Brillar blushed, completely flustered.

“I think what my apprentice means, what we both mean, is that if we have ever treated you rudely….” Uthalef waved a hand still smiling.

“I was one of the company; a leader, but one among many. There were other ǣlfain lords with us also unnamed. All is well.”

“You would have traded yourself for Ǣdhahren then?”

“I would. As I recall, I tried to and was interrupted by lightning.”

Now it was Elden’s turn to be flustered and Uthalef laughed, then sobered. “I never really thought that he meant to keep his word. Nor did I think that any of us would leave that place alive. We owe you a great debt, all of us.” He was silent for a moment, looking at the pool and the trees.

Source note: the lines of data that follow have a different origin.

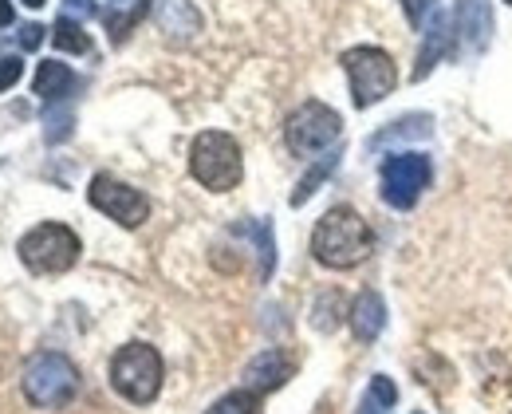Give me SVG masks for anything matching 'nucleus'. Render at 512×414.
<instances>
[{
	"mask_svg": "<svg viewBox=\"0 0 512 414\" xmlns=\"http://www.w3.org/2000/svg\"><path fill=\"white\" fill-rule=\"evenodd\" d=\"M371 249H375V233L363 221V213L351 206L327 209L312 229V257L323 269H335V273L355 269L371 257Z\"/></svg>",
	"mask_w": 512,
	"mask_h": 414,
	"instance_id": "1",
	"label": "nucleus"
},
{
	"mask_svg": "<svg viewBox=\"0 0 512 414\" xmlns=\"http://www.w3.org/2000/svg\"><path fill=\"white\" fill-rule=\"evenodd\" d=\"M190 174L213 194H229L241 174H245V158H241V142L225 131H201L190 146Z\"/></svg>",
	"mask_w": 512,
	"mask_h": 414,
	"instance_id": "2",
	"label": "nucleus"
},
{
	"mask_svg": "<svg viewBox=\"0 0 512 414\" xmlns=\"http://www.w3.org/2000/svg\"><path fill=\"white\" fill-rule=\"evenodd\" d=\"M20 387H24V399L40 411H60L75 399L79 391V371L75 363L60 355V351H40L24 363V375H20Z\"/></svg>",
	"mask_w": 512,
	"mask_h": 414,
	"instance_id": "3",
	"label": "nucleus"
},
{
	"mask_svg": "<svg viewBox=\"0 0 512 414\" xmlns=\"http://www.w3.org/2000/svg\"><path fill=\"white\" fill-rule=\"evenodd\" d=\"M339 64H343L347 79H351V103L359 111L383 103L386 95L398 87V64L390 60V52H383V48H371V44L347 48Z\"/></svg>",
	"mask_w": 512,
	"mask_h": 414,
	"instance_id": "4",
	"label": "nucleus"
},
{
	"mask_svg": "<svg viewBox=\"0 0 512 414\" xmlns=\"http://www.w3.org/2000/svg\"><path fill=\"white\" fill-rule=\"evenodd\" d=\"M111 387L134 407L154 403L162 391V355L150 344L119 347L111 359Z\"/></svg>",
	"mask_w": 512,
	"mask_h": 414,
	"instance_id": "5",
	"label": "nucleus"
},
{
	"mask_svg": "<svg viewBox=\"0 0 512 414\" xmlns=\"http://www.w3.org/2000/svg\"><path fill=\"white\" fill-rule=\"evenodd\" d=\"M16 253H20V261H24L32 273L56 276V273H67V269L79 261L83 245H79L75 229H67L60 221H44V225H36V229H28V233L20 237Z\"/></svg>",
	"mask_w": 512,
	"mask_h": 414,
	"instance_id": "6",
	"label": "nucleus"
},
{
	"mask_svg": "<svg viewBox=\"0 0 512 414\" xmlns=\"http://www.w3.org/2000/svg\"><path fill=\"white\" fill-rule=\"evenodd\" d=\"M339 135H343V119H339V111H331V107L320 103V99L300 103V107L288 115V123H284V142H288V150H292L296 158H312V154H320V150H327L331 142H339Z\"/></svg>",
	"mask_w": 512,
	"mask_h": 414,
	"instance_id": "7",
	"label": "nucleus"
},
{
	"mask_svg": "<svg viewBox=\"0 0 512 414\" xmlns=\"http://www.w3.org/2000/svg\"><path fill=\"white\" fill-rule=\"evenodd\" d=\"M434 178V166L426 154H390L383 162V202L390 209H414Z\"/></svg>",
	"mask_w": 512,
	"mask_h": 414,
	"instance_id": "8",
	"label": "nucleus"
},
{
	"mask_svg": "<svg viewBox=\"0 0 512 414\" xmlns=\"http://www.w3.org/2000/svg\"><path fill=\"white\" fill-rule=\"evenodd\" d=\"M87 198H91V206L99 209V213H107V217L119 221L123 229H138V225L150 217L146 194H138L134 186L119 182V178H111V174H95Z\"/></svg>",
	"mask_w": 512,
	"mask_h": 414,
	"instance_id": "9",
	"label": "nucleus"
},
{
	"mask_svg": "<svg viewBox=\"0 0 512 414\" xmlns=\"http://www.w3.org/2000/svg\"><path fill=\"white\" fill-rule=\"evenodd\" d=\"M457 20V40L465 56H481L493 40V4L489 0H457L453 8Z\"/></svg>",
	"mask_w": 512,
	"mask_h": 414,
	"instance_id": "10",
	"label": "nucleus"
},
{
	"mask_svg": "<svg viewBox=\"0 0 512 414\" xmlns=\"http://www.w3.org/2000/svg\"><path fill=\"white\" fill-rule=\"evenodd\" d=\"M292 375H296V359L288 351H280V347H268L245 367V387H253L256 395H268V391L284 387Z\"/></svg>",
	"mask_w": 512,
	"mask_h": 414,
	"instance_id": "11",
	"label": "nucleus"
},
{
	"mask_svg": "<svg viewBox=\"0 0 512 414\" xmlns=\"http://www.w3.org/2000/svg\"><path fill=\"white\" fill-rule=\"evenodd\" d=\"M347 320H351V332H355V340H359V344H371V340H379V332L386 328L383 296H379L375 288H363V292L355 296V304H351Z\"/></svg>",
	"mask_w": 512,
	"mask_h": 414,
	"instance_id": "12",
	"label": "nucleus"
},
{
	"mask_svg": "<svg viewBox=\"0 0 512 414\" xmlns=\"http://www.w3.org/2000/svg\"><path fill=\"white\" fill-rule=\"evenodd\" d=\"M75 91V71L60 64V60H44L40 71H36V95L44 103H60Z\"/></svg>",
	"mask_w": 512,
	"mask_h": 414,
	"instance_id": "13",
	"label": "nucleus"
},
{
	"mask_svg": "<svg viewBox=\"0 0 512 414\" xmlns=\"http://www.w3.org/2000/svg\"><path fill=\"white\" fill-rule=\"evenodd\" d=\"M449 44H453V28H449L446 16H438V12H434V20H430V40H426V48L418 52V68H414V79H426L430 71L438 68V60L446 56Z\"/></svg>",
	"mask_w": 512,
	"mask_h": 414,
	"instance_id": "14",
	"label": "nucleus"
},
{
	"mask_svg": "<svg viewBox=\"0 0 512 414\" xmlns=\"http://www.w3.org/2000/svg\"><path fill=\"white\" fill-rule=\"evenodd\" d=\"M52 44H56L60 52H75V56L91 52V36H87L83 24L71 20V16H60V20H56V28H52Z\"/></svg>",
	"mask_w": 512,
	"mask_h": 414,
	"instance_id": "15",
	"label": "nucleus"
},
{
	"mask_svg": "<svg viewBox=\"0 0 512 414\" xmlns=\"http://www.w3.org/2000/svg\"><path fill=\"white\" fill-rule=\"evenodd\" d=\"M430 115H406L402 123H390V131H383V135H375L371 138V146L379 150V146H386L390 138H426L430 135Z\"/></svg>",
	"mask_w": 512,
	"mask_h": 414,
	"instance_id": "16",
	"label": "nucleus"
},
{
	"mask_svg": "<svg viewBox=\"0 0 512 414\" xmlns=\"http://www.w3.org/2000/svg\"><path fill=\"white\" fill-rule=\"evenodd\" d=\"M335 166H339V150H335V154H327L323 162H316V166H312V170L300 178V186H296V194H292V206H304V202H308V198L320 190V182L331 174V170H335Z\"/></svg>",
	"mask_w": 512,
	"mask_h": 414,
	"instance_id": "17",
	"label": "nucleus"
},
{
	"mask_svg": "<svg viewBox=\"0 0 512 414\" xmlns=\"http://www.w3.org/2000/svg\"><path fill=\"white\" fill-rule=\"evenodd\" d=\"M256 411H260V395H256L253 387H241V391L221 395L205 414H256Z\"/></svg>",
	"mask_w": 512,
	"mask_h": 414,
	"instance_id": "18",
	"label": "nucleus"
},
{
	"mask_svg": "<svg viewBox=\"0 0 512 414\" xmlns=\"http://www.w3.org/2000/svg\"><path fill=\"white\" fill-rule=\"evenodd\" d=\"M339 320H343V296L331 288V292H323L320 300H316V308H312V324H316L320 332H335Z\"/></svg>",
	"mask_w": 512,
	"mask_h": 414,
	"instance_id": "19",
	"label": "nucleus"
},
{
	"mask_svg": "<svg viewBox=\"0 0 512 414\" xmlns=\"http://www.w3.org/2000/svg\"><path fill=\"white\" fill-rule=\"evenodd\" d=\"M241 233H249L256 245H260V273L268 276L272 273V265H276V245H272L268 225H241Z\"/></svg>",
	"mask_w": 512,
	"mask_h": 414,
	"instance_id": "20",
	"label": "nucleus"
},
{
	"mask_svg": "<svg viewBox=\"0 0 512 414\" xmlns=\"http://www.w3.org/2000/svg\"><path fill=\"white\" fill-rule=\"evenodd\" d=\"M402 12L410 20V28H426L438 12V0H402Z\"/></svg>",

“All is well. Tonight you will remain here in this glade. Nothing, I think, is lacking. Tomorrow is for the dawn. Oh, Elden, one question. I have your name but where were you born? Lord Ǣlethee has requested it.” The question answered, he stood, bowed slightly, and left as quietly as he had come.

The day was already fading they were so deep in the trees. “An ǣlfain lord among us. I could feel his anger, his fear when he mentioned the K’ish.” She shook her head and was silent, then, “Now, m’lord mage, will you swim or do I push you in.”

Elden swam. They brought food out beside the pool and Brillar put her hair back in a braid. As night fell, growths on the trees began to glow giving them exactly the light they needed.

“Ferns,” Brillar said examining one great trunk. “They grow in the bark and the roots are glowing. Another marvel.”

From the direction of the plaza they could hear ǣlfain song, this time mournful.

“Sad but still so beautiful.” She stayed with him, almost afraid to move, until the song stopped and everything was quiet except the night birds and chirping insects then went to her bed. She left him lying on his back on the streambank, staring through the branches waiting for stars in the darkling sky.